Practical funding options for a financially sound retirement

Image source: Forbes.com

When people talk about retirement, others imagine a day at the beach, bathing in the sun, or traveling the world, savoring their well-deserved freedom. Such activities mark the beginning of a retiree’s new life, but there’s one factor that everyone seems to miss: the process of successfully planning for retirement especially when tackling the financial side of it.

So what preparations should one take into consideration when planning for their golden years? First, it’s important to find smart ways to fund your retirement. Here’s some of them:

  • Stock Market Investments

No matter what financial goal you have, investing in the stock market is always a right choice – especially if you’re still decades away from retirement. Planning for your future means looking at for at least 20-30 years of life and the long-term as well as the short-term benefits that you can get from investing and growing your stocks are the perfect vehicles to fund your retirement. If direct investment in stocks may seem complicated and laborious for you, it’s always wise to seek an expert’s help (such as offshore discretionary portfolio management with LOM Financial) or buy shares from equity mutual funds.
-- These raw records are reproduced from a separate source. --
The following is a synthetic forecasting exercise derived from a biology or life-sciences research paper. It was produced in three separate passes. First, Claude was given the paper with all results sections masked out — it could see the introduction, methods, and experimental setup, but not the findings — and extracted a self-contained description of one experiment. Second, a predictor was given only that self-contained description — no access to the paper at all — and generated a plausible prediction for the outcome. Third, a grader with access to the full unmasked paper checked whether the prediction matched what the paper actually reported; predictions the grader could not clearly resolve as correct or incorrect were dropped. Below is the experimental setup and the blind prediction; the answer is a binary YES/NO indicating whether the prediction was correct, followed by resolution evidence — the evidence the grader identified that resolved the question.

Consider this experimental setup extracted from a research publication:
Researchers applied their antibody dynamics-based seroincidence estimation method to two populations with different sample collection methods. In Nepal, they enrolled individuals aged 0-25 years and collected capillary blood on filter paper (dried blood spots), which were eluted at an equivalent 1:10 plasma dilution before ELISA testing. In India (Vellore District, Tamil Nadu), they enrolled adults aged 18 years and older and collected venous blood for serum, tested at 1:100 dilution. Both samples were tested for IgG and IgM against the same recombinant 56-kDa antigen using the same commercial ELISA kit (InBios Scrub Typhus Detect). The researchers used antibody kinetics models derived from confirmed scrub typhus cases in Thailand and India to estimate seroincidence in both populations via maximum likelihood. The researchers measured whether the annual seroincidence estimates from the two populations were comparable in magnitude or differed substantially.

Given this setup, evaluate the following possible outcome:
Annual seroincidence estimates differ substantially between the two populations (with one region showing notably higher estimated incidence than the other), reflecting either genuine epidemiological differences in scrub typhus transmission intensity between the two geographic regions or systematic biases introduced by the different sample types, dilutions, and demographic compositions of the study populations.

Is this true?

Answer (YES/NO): YES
  • Employee-Sponsored Retirement Accounts

One example of an employee-sponsored savings account is the 401(k) plan. While it’s usually a less advantageous choice than a pension plan for a retirement fund, there are several reasons why many people still consider this a go-to option because its tax benefits as well as long-term opportunities to build a stable savings. If you’re planning to rely on your contribution plans such as the 401(k) offered an employer, then you have to know the basics of smartly converting this source of fund for retirement.

  • Social Security

Social Security can be one of your income sources after retirement in the U.S., but did you know that strategically planning your claiming options can double the rewards? Here, timing is everything. While you can already benefit from this income source as early as 62, a single year or two of claiming delays can increase the sum of these benefits.